Guideline Directed Topic Overview

Dr.Oracle Medical Advisory Board & Editors, 2025

Research

Diagnosis and therapy of ascites in liver cirrhosis.

World journal of gastroenterology, 2011

Research

Management of ascites in children.

Expert review of gastroenterology & hepatology, 2015

Research

Ascites.

Current treatment options in gastroenterology, 2001

Research

Fluid retention in cirrhosis: pathophysiology and management.

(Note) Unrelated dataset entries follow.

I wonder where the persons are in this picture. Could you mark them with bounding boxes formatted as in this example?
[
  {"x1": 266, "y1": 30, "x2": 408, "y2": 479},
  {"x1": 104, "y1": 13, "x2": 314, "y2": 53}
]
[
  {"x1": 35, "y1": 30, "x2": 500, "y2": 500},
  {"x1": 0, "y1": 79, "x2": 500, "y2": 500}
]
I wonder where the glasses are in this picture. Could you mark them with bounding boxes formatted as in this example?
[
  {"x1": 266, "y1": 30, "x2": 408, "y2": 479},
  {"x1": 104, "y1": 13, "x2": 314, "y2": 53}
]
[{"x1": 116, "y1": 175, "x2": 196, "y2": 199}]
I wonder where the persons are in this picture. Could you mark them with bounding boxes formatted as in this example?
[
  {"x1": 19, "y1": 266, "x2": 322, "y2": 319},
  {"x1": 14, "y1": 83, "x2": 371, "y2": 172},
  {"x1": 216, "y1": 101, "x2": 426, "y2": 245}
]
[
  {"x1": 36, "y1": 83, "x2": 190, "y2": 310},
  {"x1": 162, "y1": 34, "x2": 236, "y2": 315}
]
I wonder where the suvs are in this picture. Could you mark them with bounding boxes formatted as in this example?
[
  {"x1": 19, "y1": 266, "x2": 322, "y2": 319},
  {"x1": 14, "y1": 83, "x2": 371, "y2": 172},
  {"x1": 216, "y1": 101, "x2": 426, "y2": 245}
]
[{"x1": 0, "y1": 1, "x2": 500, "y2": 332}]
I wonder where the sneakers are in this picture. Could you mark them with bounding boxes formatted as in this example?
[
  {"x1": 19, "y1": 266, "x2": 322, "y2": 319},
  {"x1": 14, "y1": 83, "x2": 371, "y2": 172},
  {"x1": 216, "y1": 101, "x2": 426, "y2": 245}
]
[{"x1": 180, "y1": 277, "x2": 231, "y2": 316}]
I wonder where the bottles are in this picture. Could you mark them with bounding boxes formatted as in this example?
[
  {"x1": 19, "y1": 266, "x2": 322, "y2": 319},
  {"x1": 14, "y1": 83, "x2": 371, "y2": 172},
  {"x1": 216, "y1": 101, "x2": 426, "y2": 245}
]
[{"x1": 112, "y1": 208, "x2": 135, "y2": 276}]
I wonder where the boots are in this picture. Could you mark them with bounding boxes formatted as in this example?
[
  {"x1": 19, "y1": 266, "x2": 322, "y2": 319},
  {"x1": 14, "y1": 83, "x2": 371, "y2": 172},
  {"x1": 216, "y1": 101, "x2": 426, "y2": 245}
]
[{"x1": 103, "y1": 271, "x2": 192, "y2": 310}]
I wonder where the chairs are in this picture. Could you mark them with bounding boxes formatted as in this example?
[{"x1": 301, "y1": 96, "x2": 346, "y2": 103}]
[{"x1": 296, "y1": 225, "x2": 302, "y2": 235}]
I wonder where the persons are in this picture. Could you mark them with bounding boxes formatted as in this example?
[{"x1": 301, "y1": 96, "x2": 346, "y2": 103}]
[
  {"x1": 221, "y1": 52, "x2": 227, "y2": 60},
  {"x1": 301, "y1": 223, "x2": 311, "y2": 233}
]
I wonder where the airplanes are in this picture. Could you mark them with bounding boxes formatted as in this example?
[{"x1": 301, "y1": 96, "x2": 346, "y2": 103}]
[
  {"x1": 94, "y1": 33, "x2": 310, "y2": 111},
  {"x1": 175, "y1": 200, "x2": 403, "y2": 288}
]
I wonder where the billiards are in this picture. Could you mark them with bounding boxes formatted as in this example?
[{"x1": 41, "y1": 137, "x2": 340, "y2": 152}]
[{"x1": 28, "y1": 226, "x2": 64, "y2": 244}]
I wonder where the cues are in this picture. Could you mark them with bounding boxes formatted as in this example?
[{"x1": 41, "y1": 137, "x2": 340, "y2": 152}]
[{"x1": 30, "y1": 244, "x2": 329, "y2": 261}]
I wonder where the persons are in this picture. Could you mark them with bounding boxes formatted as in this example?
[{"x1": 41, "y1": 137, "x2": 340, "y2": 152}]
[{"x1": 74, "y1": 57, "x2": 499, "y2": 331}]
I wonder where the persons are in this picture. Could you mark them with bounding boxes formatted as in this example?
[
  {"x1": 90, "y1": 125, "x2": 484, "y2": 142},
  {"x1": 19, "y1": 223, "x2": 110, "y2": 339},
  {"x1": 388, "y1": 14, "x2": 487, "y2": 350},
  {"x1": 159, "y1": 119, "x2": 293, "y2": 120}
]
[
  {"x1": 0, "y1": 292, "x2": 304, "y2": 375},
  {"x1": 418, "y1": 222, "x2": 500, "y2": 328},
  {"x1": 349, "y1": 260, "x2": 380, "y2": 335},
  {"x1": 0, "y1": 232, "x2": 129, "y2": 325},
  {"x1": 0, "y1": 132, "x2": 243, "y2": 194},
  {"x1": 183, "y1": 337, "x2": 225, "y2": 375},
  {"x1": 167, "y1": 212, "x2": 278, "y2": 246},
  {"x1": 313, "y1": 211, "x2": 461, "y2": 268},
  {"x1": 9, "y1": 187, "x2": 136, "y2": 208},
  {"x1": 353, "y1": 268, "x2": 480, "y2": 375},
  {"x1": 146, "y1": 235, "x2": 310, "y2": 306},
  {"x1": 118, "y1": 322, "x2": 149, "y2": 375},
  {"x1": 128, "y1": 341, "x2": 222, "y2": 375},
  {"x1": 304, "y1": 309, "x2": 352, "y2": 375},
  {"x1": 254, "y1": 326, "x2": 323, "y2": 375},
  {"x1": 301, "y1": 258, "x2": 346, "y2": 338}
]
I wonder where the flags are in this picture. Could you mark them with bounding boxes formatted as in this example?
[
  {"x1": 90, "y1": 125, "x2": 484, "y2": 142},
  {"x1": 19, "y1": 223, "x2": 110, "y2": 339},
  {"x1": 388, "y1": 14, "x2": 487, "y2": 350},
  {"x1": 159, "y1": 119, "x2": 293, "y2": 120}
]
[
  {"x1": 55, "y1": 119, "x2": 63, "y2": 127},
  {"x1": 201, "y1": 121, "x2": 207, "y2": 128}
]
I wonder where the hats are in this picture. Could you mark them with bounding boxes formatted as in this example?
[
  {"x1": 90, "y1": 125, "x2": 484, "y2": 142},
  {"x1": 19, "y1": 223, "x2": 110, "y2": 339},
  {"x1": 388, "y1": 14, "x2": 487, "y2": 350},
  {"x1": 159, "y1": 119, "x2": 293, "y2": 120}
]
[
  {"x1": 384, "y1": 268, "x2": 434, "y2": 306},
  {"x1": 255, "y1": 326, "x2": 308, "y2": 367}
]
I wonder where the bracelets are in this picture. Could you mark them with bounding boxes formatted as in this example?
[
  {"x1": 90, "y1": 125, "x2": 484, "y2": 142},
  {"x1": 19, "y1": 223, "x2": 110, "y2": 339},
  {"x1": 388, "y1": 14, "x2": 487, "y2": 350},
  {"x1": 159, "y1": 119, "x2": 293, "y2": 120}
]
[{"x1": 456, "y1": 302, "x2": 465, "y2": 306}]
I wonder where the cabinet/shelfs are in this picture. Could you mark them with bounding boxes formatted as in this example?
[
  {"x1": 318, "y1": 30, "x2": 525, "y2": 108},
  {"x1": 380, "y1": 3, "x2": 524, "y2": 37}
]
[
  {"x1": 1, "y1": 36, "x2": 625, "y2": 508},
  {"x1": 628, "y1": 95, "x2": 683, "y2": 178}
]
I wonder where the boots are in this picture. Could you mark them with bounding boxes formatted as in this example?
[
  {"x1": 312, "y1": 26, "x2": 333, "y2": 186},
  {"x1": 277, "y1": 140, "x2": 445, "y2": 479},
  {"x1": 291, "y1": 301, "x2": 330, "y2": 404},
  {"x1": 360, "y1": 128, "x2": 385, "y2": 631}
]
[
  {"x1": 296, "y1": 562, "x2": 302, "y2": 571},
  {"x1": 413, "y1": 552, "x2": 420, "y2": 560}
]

QJM : monthly journal of the Association of Physicians, 2008

Professional Medical Disclaimer

This information is intended for healthcare professionals. Any medical decision-making should rely on clinical judgment and independently verified information. The content provided herein does not replace professional discretion and should be considered supplementary to established clinical guidelines. Healthcare providers should verify all information against primary literature and current practice standards before application in patient care. Dr.Oracle assumes no liability for clinical decisions based on this content.